● Фрагмент текста
'''
Один из боссов проходил мимо (его звали Морри), и он издал забавный кудахтающий смех, наслаждаясь тем, что этот парень был пойман жизнью в капкан.
Так что удача, благодаря которой я смог выбраться из этих мест, сколько бы это не заняло, принесла мне нечто вроде радости, беззаботной радости чуду. Сейчас то, что я пишу, исходит из старого ума и старого тела, намного позже, чем большинство людей могли бы думать о том, чтобы это продолжать, но раз я начал так поздно, я обязываю себя продолжать, и тогда мои слова начинают запинаться, и мне нужно помочь подняться, и я не могу больше отличить синюю птицу от скрепки для бумаг, я всё ещё чувствую, как что-то во мне собирается напомнить (не важно, как далеко я зашёл), как я прошёл через тяготы и неразбериху и мучения хотя бы к благородной смерти.
Не растратить полностью собственную жизнь, похоже, подходящее окончание, если только для меня.
твой парень,
Хэнк
Уильяму Паккарду, редактору New York Quarterly
17/4/92 12:15
Здравствуй В Паккард:
Ха. Слушай, я знаю, что ты никогда не сможешь напечатать все присылаемые стихи, которые у тебя в заявках. Во-первых, это бы растревожило все добрые души во вселенной. И во-вторых, есть и другие писатели. Ха.
Тем не менее, даже зная всё это, не могу удержаться и посылаю тебе стихотворение — надутый дерьмом воздушный шар, который может подорвать многоликое царство всеобщей набожности. Ха. Ха, ха?
Хотя те, кого заинтересует "ночь болванов", такое стихотворение примут за антисоциальное просвещение… вроде пьяной убитой бабы? Нечестно и невозможно. Нет больше никаких пьяных потаскух. Есть только тупые, грязные белые мужчины. Никаких отвратных гомосексуалистов, лесбиянок или бисексуалов. И никаких больше тупых, грязных чёрных мужиков. Хотя могут встречаться тупые, грязные жёлтые или коричневые мужчины, в зависимости от политического климата и местонахождения. Каждый заслуживает лишь нападок и насмешек в отношениях с любой силой, которая может помочь выжить. Наиболее успешные коммерческие писатели знают, когда и на что нападать. И даже художники-пердёжники, которых касаются Нобелевская и Пулицеровская премии, они тоже закрыты от опасных сигналов индивидуальности. "Но как насчёт… ?" — говоришь ты. Как насчёт них? Они тоже присосались к знаку момента, указу, грядущему вопросу о контроле над разумом. Они были всего лишь предвестниками очевидного.
Но, возвращаясь к мелочам, мне всегда было любопытно, почему мои произведения критиковали за описание других такими, какими я их видел, но мои работы никогда не критиковали, когда я перестал быть нахалом. Это может быть искусством, говорят они, он называет себя дураком чертовым. Им это нравится, и пыл уходит из их испуганных задниц.
'''
● Имеющиеся данные
'''
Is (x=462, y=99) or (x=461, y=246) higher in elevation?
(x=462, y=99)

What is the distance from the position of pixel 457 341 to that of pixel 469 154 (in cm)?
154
'''
● Задания
1. Ответьте по фрагменту писем на три вопроса:
(a) Как звали босса, который проходил мимо и издал забавный кудахтающий смех?
(b) Кому адресовано письмо, датированное 17/4/92?
(c) Какие две премии упомянуты рядом со словами «художники-пердёжники»?
2. Допишите продолжение фрагмента писем, начиная сразу после его последнего предложения.

● Ожидаемые ответы
1.
(a) Морри.
(b) Уильяму Паккарду, редактору New York Quarterly.
(c) Нобелевская и Пулицеровская.

2.
Сейчас мы живём в ужасном климате. Все ожидают нападок на себя. Я думаю, что верю больше, чем подавляющее большинство, в право быть таким, каким ты хочешь. На самом деле, я следовал этой вере больше, чем большинство, и заслужил за это сколько угодно проклятий. Но я делал это независимо, по большей части один, и без поддержки праздничного хора группы преданных.
Так часто сейчас это во многом не группа, требующая своих прав или нуждающаяся в больших правах, это почти племя, рвущееся вперёд, подсознательно или даже сознательно стремясь стать хозяевами положения и послать всех остальных подальше. Ещё в каждой группе есть просто психопаты, которые хотят, чтобы их видели или слышали на демонстрациях или в любых других чёртовых местах или в другое время.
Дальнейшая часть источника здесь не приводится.